Day of celebration for children and children related causes in India

Children's Day is celebrated in India to raise awareness about the rights, education, and welfare of children. It is celebrated on 14 November every year on the birthday of the first prime minister of India Jawaharlal Nehru, who was known to have been fond of children. On this day, many educational and motivational programs for children are held all over India.
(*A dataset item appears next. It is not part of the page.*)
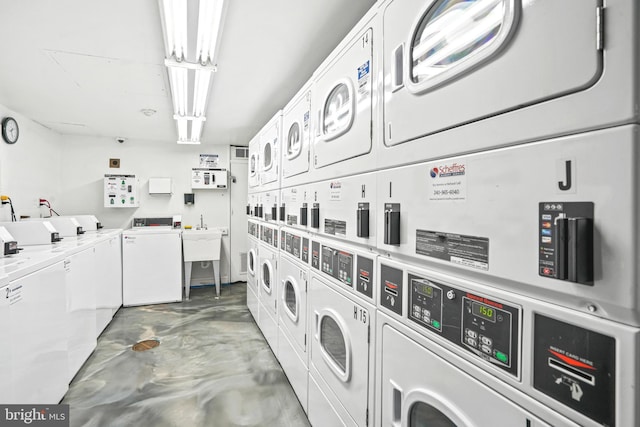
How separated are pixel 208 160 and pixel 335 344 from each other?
4876mm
Some schools in India make it a holiday to their students on Children's Day while private schools organize a fair for their students.

== History ==
On 5 November 1954, the first Children's Day was observed as "Flower Day" by the predecessor of Indian Council of the Child Welfare (ICCW) to collect funds for United Nations Appeal for Children (UNAC) through the sale of "flower tokens". On 30 July 1949, "Children's Day" was widely celebrated and publicized through radio, articles, cinema, etc.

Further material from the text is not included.